If I generate unique IDs for me, and then I'm also going to add the lat long.
There's a point in there.
If you looked at the, Those records closely when they were coming through
and it's in a nice format But, really, everybody else uses lat long.
As you saw in that snowflake, chart here, I wanted lat and long.
I just parse that out here and do that quick, very simple, fast enrichment as
the data is traveling through the system.
And then I'm sending it into another component to, break it down further.
And send that into Snowflake.
Now I don't know if I still have my VPN connection open.
Snowflake is perhaps the most secure data platform I've ever seen.
And I've worked with a lot.
So it does have a lot of layers of security there.
So sometimes that requires some extra work.
But, as we see here, it comes in.
We keep getting more.
I can bring in another window over here.
We can do a query, see what's going on with our Data platform here
and we got a bunch of data here.
So I'm just putting this in a database one of the ones I have here for Just a
demo one because this is just a demo you could see the how we created the table
pretty simple we can see what's going on.
Nothing, too complex, but we can see, we're getting, more records are coming in.
And it's pretty straightforward system here.
one thing I didn't show you is the, descriptions.
You get a longer one.
Again, I can apply, use Cortex AI in a query.
And, build this up for RAG, or ask questions on this.
what's going on with, the Performing Arts Center and be able
to get those questions answered.
it's pretty nice here.
I can create a bunch of stuff just right from here and just query it if we need to.
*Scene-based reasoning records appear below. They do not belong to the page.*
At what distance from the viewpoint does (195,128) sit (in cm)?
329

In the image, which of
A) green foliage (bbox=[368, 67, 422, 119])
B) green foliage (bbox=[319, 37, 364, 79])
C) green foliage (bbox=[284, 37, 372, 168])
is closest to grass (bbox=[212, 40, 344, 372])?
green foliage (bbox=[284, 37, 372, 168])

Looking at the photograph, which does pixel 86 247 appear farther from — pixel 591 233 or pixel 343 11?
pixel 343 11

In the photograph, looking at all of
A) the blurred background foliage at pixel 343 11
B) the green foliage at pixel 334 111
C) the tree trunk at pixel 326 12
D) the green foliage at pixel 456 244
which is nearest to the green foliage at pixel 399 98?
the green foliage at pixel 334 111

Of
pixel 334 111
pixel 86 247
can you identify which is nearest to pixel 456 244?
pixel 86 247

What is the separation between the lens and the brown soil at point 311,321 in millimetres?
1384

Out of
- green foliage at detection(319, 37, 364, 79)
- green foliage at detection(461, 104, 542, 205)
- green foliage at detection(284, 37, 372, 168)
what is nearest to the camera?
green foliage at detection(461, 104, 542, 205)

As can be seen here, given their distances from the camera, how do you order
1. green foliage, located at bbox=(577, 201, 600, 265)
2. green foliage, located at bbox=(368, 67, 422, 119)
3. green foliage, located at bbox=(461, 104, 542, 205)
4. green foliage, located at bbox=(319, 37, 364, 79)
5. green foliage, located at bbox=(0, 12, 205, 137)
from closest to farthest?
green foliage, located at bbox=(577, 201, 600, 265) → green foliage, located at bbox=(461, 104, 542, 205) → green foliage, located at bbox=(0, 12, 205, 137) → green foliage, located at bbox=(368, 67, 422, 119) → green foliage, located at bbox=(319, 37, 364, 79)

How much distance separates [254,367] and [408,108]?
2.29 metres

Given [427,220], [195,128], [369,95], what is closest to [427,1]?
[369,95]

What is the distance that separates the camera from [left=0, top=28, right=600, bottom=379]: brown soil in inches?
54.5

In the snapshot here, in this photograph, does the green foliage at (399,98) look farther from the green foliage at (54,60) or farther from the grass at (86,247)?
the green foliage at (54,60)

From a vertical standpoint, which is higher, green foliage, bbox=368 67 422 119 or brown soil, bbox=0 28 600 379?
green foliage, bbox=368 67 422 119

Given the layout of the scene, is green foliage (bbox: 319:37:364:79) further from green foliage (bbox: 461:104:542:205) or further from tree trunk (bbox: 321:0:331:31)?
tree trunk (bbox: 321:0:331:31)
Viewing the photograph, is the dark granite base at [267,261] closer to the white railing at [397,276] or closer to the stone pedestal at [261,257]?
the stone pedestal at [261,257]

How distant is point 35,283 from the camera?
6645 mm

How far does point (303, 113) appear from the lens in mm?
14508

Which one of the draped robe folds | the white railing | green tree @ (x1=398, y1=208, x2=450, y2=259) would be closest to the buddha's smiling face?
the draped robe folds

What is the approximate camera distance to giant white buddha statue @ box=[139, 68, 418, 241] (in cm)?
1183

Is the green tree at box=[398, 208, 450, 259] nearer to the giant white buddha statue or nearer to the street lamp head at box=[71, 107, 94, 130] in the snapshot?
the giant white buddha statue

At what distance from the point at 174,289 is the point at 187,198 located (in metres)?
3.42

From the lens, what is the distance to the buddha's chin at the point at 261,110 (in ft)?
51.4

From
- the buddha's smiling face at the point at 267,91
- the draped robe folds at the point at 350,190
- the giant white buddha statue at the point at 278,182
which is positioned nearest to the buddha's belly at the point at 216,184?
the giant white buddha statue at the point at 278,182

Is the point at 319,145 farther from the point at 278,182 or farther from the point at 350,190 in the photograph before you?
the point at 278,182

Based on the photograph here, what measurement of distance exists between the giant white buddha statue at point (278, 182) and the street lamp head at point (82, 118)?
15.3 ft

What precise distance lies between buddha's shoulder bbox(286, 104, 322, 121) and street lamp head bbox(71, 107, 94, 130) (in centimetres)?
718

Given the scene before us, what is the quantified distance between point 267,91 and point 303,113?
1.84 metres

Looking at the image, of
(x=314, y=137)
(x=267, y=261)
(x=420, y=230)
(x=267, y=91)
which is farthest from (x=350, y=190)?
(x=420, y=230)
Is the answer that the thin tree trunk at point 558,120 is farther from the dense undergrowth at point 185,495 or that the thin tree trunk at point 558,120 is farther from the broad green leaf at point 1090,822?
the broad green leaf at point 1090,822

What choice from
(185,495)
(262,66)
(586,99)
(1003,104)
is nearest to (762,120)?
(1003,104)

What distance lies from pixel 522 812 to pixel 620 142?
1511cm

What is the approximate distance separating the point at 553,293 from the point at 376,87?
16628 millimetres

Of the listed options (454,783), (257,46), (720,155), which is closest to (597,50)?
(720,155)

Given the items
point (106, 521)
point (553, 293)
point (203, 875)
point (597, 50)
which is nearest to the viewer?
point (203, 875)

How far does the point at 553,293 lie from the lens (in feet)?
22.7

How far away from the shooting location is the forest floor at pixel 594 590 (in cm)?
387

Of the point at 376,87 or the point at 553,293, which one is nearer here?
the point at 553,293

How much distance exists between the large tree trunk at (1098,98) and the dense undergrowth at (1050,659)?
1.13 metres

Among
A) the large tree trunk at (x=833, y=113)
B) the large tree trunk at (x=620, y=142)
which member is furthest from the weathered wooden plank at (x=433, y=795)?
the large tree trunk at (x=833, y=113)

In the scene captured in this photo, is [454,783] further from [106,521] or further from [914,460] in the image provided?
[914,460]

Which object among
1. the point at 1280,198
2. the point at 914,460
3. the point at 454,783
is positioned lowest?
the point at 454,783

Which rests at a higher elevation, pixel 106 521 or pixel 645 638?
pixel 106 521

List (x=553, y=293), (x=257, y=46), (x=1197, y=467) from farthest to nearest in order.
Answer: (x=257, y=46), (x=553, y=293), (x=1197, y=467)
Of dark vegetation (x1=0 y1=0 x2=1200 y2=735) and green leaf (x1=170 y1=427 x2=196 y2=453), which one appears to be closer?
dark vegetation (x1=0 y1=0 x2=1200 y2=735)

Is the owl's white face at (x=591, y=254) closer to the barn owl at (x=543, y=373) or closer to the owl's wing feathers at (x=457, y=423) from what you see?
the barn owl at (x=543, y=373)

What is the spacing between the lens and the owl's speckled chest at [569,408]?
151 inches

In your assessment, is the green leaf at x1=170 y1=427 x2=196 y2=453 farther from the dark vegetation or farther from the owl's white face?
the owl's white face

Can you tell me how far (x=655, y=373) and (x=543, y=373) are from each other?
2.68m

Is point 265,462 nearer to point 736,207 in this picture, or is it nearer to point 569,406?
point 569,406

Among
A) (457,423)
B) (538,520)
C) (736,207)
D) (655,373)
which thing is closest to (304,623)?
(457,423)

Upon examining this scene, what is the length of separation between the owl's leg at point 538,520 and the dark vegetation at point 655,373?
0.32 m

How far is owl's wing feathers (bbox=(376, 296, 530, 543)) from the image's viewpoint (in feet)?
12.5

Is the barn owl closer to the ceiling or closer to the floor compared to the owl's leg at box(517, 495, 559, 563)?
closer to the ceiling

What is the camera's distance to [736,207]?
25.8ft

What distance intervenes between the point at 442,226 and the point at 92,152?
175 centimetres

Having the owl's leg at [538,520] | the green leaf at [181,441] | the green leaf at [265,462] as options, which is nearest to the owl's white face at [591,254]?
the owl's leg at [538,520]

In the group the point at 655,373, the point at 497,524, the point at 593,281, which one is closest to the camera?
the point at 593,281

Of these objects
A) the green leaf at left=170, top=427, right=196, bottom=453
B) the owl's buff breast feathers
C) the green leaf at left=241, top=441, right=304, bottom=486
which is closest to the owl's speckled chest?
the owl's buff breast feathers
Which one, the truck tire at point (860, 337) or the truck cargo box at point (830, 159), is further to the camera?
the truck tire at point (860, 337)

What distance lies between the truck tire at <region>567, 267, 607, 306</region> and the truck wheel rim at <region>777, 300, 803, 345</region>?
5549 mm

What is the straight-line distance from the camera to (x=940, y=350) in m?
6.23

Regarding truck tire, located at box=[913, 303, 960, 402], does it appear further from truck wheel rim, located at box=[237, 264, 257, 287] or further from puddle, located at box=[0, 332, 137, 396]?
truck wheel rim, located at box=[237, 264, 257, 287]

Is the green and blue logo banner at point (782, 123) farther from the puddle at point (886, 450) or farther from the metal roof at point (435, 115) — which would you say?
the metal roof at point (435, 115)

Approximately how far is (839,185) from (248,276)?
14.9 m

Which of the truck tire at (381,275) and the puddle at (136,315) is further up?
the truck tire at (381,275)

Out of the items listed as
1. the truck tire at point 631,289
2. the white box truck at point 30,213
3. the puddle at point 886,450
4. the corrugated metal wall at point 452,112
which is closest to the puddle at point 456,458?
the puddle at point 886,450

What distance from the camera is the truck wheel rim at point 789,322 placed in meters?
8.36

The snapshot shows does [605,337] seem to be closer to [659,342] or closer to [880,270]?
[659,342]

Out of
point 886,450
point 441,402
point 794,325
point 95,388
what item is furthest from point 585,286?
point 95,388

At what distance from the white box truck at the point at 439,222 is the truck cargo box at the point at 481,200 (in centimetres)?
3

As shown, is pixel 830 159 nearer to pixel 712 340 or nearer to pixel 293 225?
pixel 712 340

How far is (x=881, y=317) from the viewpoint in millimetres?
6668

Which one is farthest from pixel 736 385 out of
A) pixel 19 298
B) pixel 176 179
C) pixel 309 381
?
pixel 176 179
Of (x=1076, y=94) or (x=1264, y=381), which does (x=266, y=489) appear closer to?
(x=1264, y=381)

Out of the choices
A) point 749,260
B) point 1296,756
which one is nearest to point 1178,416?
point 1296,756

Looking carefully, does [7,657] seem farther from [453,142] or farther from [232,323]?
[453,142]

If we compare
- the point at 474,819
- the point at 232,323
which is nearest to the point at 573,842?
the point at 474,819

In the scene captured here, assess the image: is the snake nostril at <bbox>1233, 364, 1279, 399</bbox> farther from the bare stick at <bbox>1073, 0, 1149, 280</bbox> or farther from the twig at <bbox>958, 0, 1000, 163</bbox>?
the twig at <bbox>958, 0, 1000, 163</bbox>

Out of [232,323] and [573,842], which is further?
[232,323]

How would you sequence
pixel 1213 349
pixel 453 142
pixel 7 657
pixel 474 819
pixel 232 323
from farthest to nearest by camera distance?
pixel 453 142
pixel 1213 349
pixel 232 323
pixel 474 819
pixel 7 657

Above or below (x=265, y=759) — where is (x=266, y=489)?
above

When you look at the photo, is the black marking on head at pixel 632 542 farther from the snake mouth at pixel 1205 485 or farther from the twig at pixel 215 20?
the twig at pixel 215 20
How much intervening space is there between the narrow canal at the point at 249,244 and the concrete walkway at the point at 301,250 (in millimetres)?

But let's see what's going on with my run, trying to see if this timed out.
It did not time out.
So we're loading more data in there, but that's just one type of system
that makes sense to be reading.
We also grab things from.
Other sources, transit data, this one's Ireland.
I did some work, for the Irish Rail there.
And this is pulling in a 80.
If we look here, I kept a copy just in case I needed to reload
it and their system was down.
And I did this a couple days ago.
If we look at this is a very large file.
That contains a bunch of zip files, that we uncompress and unpack.
See if we still have our, things here.
And you can see all those files we pull out.
And then I split them up.
assign a primary key.
Then I can update a lookup table here.
So the first time I load it, it's automated.
There's no hard code other than, they all have different primary keys.
So I got to set those, some places you don't need to.
pretty straightforward.
Again, I could pull things out of Kafka, don't have to know anything specific.
And right here, I'll just say, oh, it's a JSON file, and I'm going
to insert it into, say, Oracle.
And it's going to be an insert.
very easy to do that.
I don't have to know all the fields or what have you.
Pretty straightforward.
not going to run through a million things here.
But let's, Get back to the slides.
We don't need all these running.
Let's get to our slides.
And we'll get back to it.
Hopefully that was enough of a demo there to give you a little feeling
of what we can do with the different data around smart cities and do
that very quickly and agilely.
A tool like NiFi lets me build all these data pipelines without having to test.
and manually run and deploy things, check the code, very easy in
that UI, very easy to run this.
I've got links to a number of articles I've written around different data
related to, Smart Cities data, whether that's things that, real time
buses, trains, planes, air quality, street cameras, what have you.
And what's cool is, from Brazil, from Boston, from Halifax, all
over the world, same stuff.
You want to try NiFi on your own, you can just download it, it is a Java app.
Or you can run it easier in Docker.
You have to have a login and it always uses SSL.
We care about security, very easy.
Let's automate everything, data everywhere.
hope you enjoyed, I'll be doing some more talks with Comp
42, these guys are awesome.
Enjoy the rest of the talks, thank you.